Pistoia Blues Festival: Paul Gilbert, quando la chitarra canta e racconta
Certe serate non si raccontano. Si vivono, si assorbono con la pelle, con i timpani, con la memoria emotiva.

Il 10 luglio 2025, al Pistoia Blues Festival, è andata così. Un lungo rito elettrico tra giovani promesse e leggende, chitarre urlanti, groove che sanno di Sud e il pubblico, sempre lui, che diventa parte integrante della scena.
Ecco com’è andata.
Ore 19:30 – Drum N Jack: l’amicizia fa rock
Apre il sipario la band vincitrice del concorso Obiettivo BluesIn: Drum N Jack, fratelli di suono e di cuore, Riccardo e Giacomo, rispettivamente batterista e frontman. Al loro fianco, Simone alla chitarra e Armando al basso, tra l’altro anche videomaker, perché oggi la musica vive anche d’immagini.
Toscani e fieri di esserlo, i Drum N Jack portano sul palco l’energia del rock alternativo, quello che non cerca mode ma identità. Il brano “Millennials” è una dichiarazione d’intenti generazionale: malinconica, vera.
Ore 19:45 – Roomates: fedeli al verbo del rock
È il turno dei Roomates, che sembrano usciti da un garage degli anni ’90, in senso buono. La band ligure propone un rock solido, testardo, sanguigno. Niente compromessi, niente fronzoli.
Solo chitarre vere, voci vissute e la sensazione, meravigliosa, che il rock non sia morto affatto. Il loro motto è chiaro: “Suoniamo ciò che amiamo, senza piegarci ai trend.” E lo fanno con un sound che picchia duro ma suona sincero. Sudore e verità.
Ore 20:15 – Black Banjo: fuoco blues e pedigree d’acciaio
I Black Banjo non sono solo una band, sono una macchina da guerra blues-rock. Alex Alessandrini alla voce e chitarra porta con sé anni di palco e chilometri macinati con gli EZ Riders (non è un caso se ha aperto per i Deep Purple e Slash), mentre Francesco “The Captain” Caporaletti al basso è garanzia assoluta: il suo curriculum parla chiaro, da Ian Paice a Uli Jon Roth.
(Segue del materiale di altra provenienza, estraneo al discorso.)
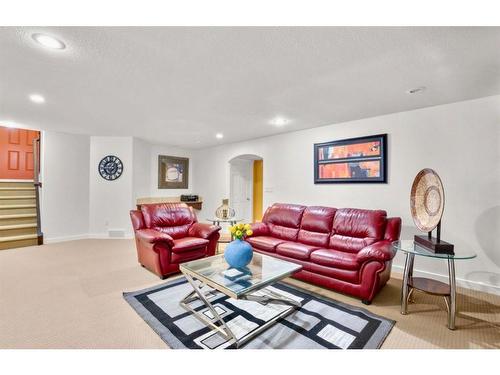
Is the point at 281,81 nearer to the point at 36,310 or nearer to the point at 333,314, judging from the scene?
the point at 333,314

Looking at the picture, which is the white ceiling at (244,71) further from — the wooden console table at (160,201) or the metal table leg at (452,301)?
the wooden console table at (160,201)

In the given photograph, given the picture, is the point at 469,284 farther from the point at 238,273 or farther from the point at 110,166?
the point at 110,166

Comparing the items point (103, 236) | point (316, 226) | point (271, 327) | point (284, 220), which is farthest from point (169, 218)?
point (103, 236)

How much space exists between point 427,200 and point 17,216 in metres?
7.12

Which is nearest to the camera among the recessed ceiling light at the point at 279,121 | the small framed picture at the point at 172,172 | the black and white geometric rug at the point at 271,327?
the black and white geometric rug at the point at 271,327

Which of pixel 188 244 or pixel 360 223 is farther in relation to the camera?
pixel 188 244

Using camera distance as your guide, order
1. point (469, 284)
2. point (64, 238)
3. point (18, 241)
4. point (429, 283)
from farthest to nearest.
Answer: point (64, 238)
point (18, 241)
point (469, 284)
point (429, 283)

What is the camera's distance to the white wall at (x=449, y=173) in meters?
2.66

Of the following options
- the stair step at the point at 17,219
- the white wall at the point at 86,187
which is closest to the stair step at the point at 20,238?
the white wall at the point at 86,187

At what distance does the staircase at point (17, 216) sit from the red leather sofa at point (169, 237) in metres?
2.96

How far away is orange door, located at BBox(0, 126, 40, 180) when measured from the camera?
5.66 metres

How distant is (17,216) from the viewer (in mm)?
4707

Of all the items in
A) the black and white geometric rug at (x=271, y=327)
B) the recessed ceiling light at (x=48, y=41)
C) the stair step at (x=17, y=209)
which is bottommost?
the black and white geometric rug at (x=271, y=327)

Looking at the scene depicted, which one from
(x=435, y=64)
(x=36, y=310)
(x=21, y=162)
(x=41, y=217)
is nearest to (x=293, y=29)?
(x=435, y=64)
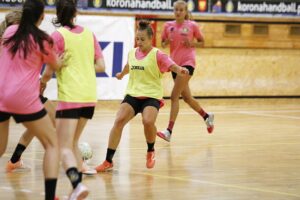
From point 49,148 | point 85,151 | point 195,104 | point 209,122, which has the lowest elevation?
point 209,122

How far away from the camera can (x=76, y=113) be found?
6.69 meters

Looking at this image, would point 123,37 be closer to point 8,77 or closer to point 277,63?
point 277,63

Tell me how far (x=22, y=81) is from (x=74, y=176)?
3.28 feet

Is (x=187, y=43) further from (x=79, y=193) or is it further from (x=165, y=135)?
(x=79, y=193)

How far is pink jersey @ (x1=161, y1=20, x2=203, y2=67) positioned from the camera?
38.7ft

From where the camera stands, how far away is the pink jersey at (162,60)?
829 centimetres

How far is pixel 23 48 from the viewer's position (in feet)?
19.2

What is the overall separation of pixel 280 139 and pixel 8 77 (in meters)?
6.54

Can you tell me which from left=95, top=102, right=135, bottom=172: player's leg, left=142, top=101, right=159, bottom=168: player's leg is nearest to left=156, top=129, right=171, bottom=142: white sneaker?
left=142, top=101, right=159, bottom=168: player's leg

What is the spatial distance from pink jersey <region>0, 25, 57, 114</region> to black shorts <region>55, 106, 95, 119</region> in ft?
2.37

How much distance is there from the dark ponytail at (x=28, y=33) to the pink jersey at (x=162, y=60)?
252cm

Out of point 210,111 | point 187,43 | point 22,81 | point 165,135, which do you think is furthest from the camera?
point 210,111

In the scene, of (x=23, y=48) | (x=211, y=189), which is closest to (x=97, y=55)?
(x=23, y=48)

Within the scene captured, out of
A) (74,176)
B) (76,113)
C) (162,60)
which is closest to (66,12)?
(76,113)
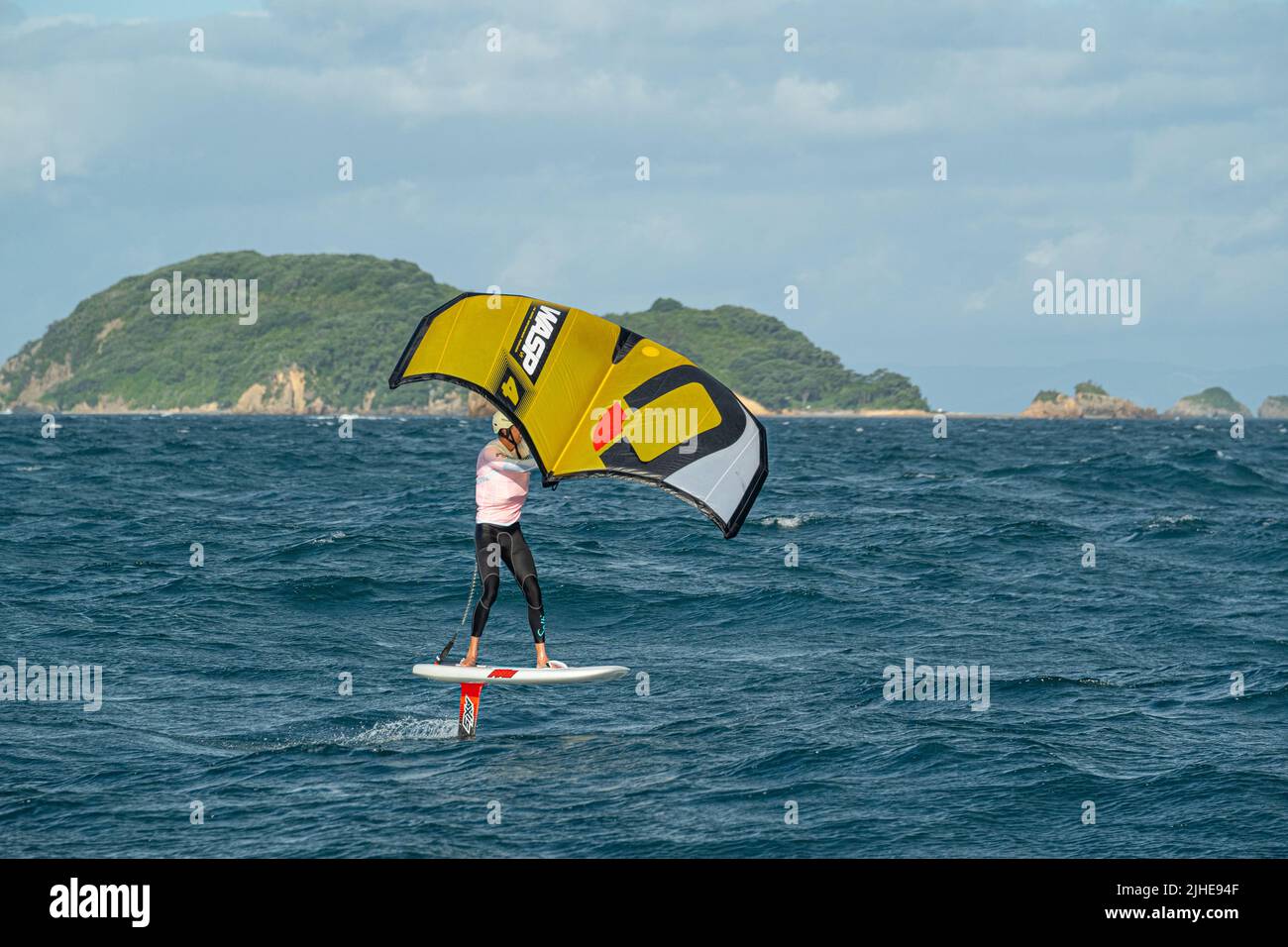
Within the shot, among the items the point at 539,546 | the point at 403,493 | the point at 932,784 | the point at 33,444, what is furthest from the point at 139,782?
the point at 33,444

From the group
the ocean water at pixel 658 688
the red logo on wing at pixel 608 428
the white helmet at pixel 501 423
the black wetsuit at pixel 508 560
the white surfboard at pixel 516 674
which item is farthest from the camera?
the black wetsuit at pixel 508 560

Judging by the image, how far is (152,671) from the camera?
53.8 feet

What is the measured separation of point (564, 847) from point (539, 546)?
17689 mm

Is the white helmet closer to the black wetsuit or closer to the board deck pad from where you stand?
the black wetsuit

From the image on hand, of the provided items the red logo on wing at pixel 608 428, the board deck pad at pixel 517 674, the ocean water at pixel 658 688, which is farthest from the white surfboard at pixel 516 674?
the red logo on wing at pixel 608 428

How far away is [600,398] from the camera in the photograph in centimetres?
1234

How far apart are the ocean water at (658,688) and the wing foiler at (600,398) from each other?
9.17 feet

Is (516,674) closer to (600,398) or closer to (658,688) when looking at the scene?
(600,398)

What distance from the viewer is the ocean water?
11055mm

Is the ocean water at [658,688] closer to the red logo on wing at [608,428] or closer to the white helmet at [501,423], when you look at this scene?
the red logo on wing at [608,428]

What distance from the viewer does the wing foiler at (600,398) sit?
11930mm

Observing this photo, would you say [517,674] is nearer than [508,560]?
Yes

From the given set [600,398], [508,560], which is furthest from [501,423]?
[508,560]

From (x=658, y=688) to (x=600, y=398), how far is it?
4.93 meters
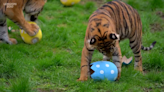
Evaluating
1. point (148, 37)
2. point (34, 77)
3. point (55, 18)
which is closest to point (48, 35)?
point (55, 18)

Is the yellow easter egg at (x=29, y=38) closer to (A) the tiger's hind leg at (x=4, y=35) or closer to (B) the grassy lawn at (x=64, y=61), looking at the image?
(B) the grassy lawn at (x=64, y=61)

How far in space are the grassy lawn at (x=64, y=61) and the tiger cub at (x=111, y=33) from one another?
1.01 feet

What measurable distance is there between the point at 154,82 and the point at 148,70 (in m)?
0.65

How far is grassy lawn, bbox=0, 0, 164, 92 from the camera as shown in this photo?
13.1 ft

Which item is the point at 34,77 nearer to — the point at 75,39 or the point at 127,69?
the point at 127,69

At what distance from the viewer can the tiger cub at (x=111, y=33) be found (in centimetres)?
383

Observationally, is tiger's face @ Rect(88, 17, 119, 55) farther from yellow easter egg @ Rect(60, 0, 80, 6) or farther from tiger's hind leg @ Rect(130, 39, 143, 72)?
yellow easter egg @ Rect(60, 0, 80, 6)

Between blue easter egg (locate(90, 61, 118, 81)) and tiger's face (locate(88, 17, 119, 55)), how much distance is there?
0.76 ft

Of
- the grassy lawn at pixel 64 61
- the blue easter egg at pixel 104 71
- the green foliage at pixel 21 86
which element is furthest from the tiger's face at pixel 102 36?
the green foliage at pixel 21 86

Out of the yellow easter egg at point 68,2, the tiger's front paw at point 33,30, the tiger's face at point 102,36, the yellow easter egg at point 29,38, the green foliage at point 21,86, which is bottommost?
the green foliage at point 21,86

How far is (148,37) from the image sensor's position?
21.5 ft

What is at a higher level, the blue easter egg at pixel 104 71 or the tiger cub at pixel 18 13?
the tiger cub at pixel 18 13

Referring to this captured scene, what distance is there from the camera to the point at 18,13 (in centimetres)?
541

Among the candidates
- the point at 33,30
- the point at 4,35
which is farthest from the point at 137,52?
the point at 4,35
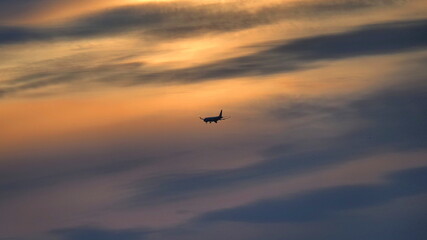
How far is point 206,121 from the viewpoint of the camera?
207 feet
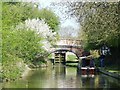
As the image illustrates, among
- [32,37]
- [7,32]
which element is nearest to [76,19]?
[7,32]

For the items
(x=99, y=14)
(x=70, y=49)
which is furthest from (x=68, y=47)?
(x=99, y=14)

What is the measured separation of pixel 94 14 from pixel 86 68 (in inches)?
445

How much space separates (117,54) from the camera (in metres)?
23.2

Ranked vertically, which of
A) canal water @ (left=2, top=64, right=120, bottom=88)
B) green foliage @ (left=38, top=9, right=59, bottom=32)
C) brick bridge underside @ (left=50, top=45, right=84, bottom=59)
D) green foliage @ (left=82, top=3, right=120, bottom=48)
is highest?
green foliage @ (left=38, top=9, right=59, bottom=32)

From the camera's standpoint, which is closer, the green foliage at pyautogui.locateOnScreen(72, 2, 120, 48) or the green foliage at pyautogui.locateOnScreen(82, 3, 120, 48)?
the green foliage at pyautogui.locateOnScreen(72, 2, 120, 48)

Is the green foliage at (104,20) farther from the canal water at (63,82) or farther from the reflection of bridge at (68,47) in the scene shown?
the reflection of bridge at (68,47)

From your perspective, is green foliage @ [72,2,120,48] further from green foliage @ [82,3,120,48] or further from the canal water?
the canal water

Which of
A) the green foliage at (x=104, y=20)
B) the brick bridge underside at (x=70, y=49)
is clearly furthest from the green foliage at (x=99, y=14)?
the brick bridge underside at (x=70, y=49)

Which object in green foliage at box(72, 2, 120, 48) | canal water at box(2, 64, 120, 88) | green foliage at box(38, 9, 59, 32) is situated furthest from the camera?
green foliage at box(38, 9, 59, 32)

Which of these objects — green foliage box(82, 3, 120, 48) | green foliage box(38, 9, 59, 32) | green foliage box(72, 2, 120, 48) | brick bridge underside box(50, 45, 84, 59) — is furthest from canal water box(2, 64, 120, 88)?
brick bridge underside box(50, 45, 84, 59)

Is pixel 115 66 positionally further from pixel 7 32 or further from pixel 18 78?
pixel 7 32

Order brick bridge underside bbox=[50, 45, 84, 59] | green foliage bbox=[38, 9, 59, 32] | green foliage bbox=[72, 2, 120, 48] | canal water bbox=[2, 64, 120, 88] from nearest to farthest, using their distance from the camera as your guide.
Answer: green foliage bbox=[72, 2, 120, 48] → canal water bbox=[2, 64, 120, 88] → green foliage bbox=[38, 9, 59, 32] → brick bridge underside bbox=[50, 45, 84, 59]

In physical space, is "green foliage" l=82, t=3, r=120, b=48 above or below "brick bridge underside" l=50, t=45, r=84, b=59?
below

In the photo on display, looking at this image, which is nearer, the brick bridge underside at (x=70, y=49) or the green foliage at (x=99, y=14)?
the green foliage at (x=99, y=14)
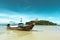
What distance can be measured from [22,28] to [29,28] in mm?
585

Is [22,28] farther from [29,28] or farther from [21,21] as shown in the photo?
[21,21]

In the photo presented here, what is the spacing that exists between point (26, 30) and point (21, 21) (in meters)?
1.98

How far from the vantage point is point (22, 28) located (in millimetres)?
11992

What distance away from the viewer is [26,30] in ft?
39.2

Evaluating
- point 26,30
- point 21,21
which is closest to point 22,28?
point 26,30

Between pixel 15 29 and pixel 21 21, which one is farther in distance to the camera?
pixel 21 21

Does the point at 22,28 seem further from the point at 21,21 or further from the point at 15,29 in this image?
the point at 21,21

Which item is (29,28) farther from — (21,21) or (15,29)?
(21,21)

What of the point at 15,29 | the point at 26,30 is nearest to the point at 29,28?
the point at 26,30

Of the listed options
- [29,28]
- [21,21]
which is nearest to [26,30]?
[29,28]

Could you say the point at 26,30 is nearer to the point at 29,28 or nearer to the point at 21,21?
the point at 29,28

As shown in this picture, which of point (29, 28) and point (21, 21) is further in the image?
point (21, 21)

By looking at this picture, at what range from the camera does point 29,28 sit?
11844 millimetres

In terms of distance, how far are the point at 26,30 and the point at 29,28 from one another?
0.32 metres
Il loro set è un incrocio tra potenza e precisione, con riff che sembrano venire da Muscle Shoals e dinamiche da power trio alla Gov’t Mule. Esperienza al servizio del groove.

Ore 20:54 – Paul Gilbert: quando la chitarra canta e racconta
Poi arriva lui: Paul Gilbert.
Camicia a fiori, sorriso da eterno ragazzo e una chitarra che parla, letteralmente. L’assolo iniziale su Rock Me Baby è una dichiarazione d’amore al blues di B.B. King, ma è solo l’inizio. Parte un medley zeppeliniano da levare il fiato: Good Times Bad Times, Dazed and Confused (con l’archetto, alla Page), All of My Love, Houses of the Holy, Your Time Is Gonna Come, fino a Whole Lotta Love.
Alle 21:22 cala il buio, perfetto per Stairway to Heaven e lì succede qualcosa di magico. Gilbert fa cantare la chitarra come fosse una voce umana: Baby I’m Gonna Leave You, Heartbreaker, Rock’n’Roll… Un viaggio, più che un concerto. Ci infila anche Heard It on the X degli ZZ Top e un frammento poetico di A Whiter Shade of Pale. Un’ora che scivola via come una lezione di storia e passione rock. Standing ovation.
Ore 22:06 – BlackBerry Smoke: il Sud che danza
Chiude la serata la southern rock band per eccellenza degli ultimi anni: BlackBerry Smoke. Platea piena, gente in piedi che balla, mani al cielo. E loro, impeccabili, come sempre.
Si parte con Little Bit Crazy, Hammer And The Nail, poi la bellissima Let It Burn e due classici che infiammano la folla: Waiting For The Thunder e Sleeping Dogs, con il pubblico che canta a squarciagola.
A un certo punto spunta l’acustica per Ain’t Got The Blues e Charlie Starr chiede: “Do you feel like singin’ it?”, la risposta del pubblico è un coro. Seguono One Horse Town, Run Away From It All e l’atmosfera diventa quasi intima. Ma il finale è ancora rock: Flirtin’ With Disaster, e poi Ain’t Much Left Of Me. Tutti sotto il palco, tutti uniti. Una chiusura epica.
Pistoia si conferma tempio della musica viva, vissuta e suonata. Nessun effetto speciale, solo la verità delle mani sugli strumenti e delle voci che spingono l’anima oltre le casse. Questa è la bellezza del blues, del rock, della musica che non ha bisogno di spiegazioni. Solo di esserci.
E noi di Oubliette Magazine c’eravamo.